Um texto-chave para Stiegler é, previsivelmente, Dialética do Esclarecimento (1944), de Theodor Adorno e Max Horkheimer, que há muito tempo permanece o carro-chefe da teoria crítica. Adorno e Horkheimer anteciparam um aumento na “barbárie” cultural liderada pelo cinema de Hollywood e a chamada “indústria cultural”. Hoje, bilhões de pessoas dependem da tecnologia da informação que reduz a cultura a pedaços pequenos (o pensamento de Tweet) e é usada principalmente para fins de marketing por um monopólio de gigantes da tecnologia. Stiegler acredita que tal situação ameaça dissolver os laços sociais que incorporam os indivíduos em formas de vida coletivas. O mais preocupante de tudo é que as redes sociais estão se tornando a principal fonte de memória cultural para muitas pessoas. O recurso “Publicar uma memória” do Facebook, por exemplo, é uma manifestação superficial do impacto mais profundo a longo prazo na subjetividade e identidade.

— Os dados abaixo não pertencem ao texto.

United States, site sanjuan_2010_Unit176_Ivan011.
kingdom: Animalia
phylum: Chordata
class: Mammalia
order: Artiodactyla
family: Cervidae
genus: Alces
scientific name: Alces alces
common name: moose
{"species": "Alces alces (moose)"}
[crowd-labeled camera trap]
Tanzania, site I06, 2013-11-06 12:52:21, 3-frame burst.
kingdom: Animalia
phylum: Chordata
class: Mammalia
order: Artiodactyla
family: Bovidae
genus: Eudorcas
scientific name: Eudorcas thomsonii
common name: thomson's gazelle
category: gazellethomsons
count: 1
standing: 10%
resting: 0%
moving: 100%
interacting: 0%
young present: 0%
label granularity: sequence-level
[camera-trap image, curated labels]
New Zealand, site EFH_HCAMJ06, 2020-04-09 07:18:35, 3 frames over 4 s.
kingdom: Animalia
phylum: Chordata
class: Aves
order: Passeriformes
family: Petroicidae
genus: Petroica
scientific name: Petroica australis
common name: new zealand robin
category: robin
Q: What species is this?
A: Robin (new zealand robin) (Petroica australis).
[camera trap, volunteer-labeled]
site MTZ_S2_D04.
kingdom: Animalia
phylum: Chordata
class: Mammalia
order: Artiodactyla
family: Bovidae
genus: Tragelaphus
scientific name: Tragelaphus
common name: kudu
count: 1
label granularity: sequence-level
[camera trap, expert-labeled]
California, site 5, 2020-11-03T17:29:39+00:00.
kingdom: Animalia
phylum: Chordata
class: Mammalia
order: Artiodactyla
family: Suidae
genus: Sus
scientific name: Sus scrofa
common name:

he Age of Disruption tenta descobrir as raízes históricas e filosóficas da atual doença político-econômica. Com base no livro In the World Interior of Capital (2013), de Peter Sloterdijk, Stiegler argumenta que o espírito de risco do capitalismo moderno criou um espírito generalizado de “desinibição”, que é uma ameaça à lei, à moralidade e ao governo. É, em essência, um niilismo secular que Sloterdijk encontrou poderosamente expresso na “loucura racional” de Raskolnikov em Crime e Castigo de Dostoiévski, que está disposto a sacrificar outras pessoas em busca de sua própria grandeza. Mais perto de casa, podemos vislumbrar a mesma sociopatia entre Bernie Madoff, Jordan Belfort e equipes de especuladores que nos deram o colapso do mercado global em 2008. Essa desinibição niilista é exacerbada por uma segunda forma de loucura secular que Stiegler traça: a convicção de que a racionalidade consiste essencialmente em cálculo matemático. Desde Descartes e Leibniz, a civilização europeia tem sido impulsionada pelo sonho de uma mathesis universalis, pela conquista de um sistema hipotético de pensamento e linguagem modelado exclusivamente em matemática. Se esse sonho parece material maduro para a ficção distópica, é, para Stiegler, o nosso próprio presente.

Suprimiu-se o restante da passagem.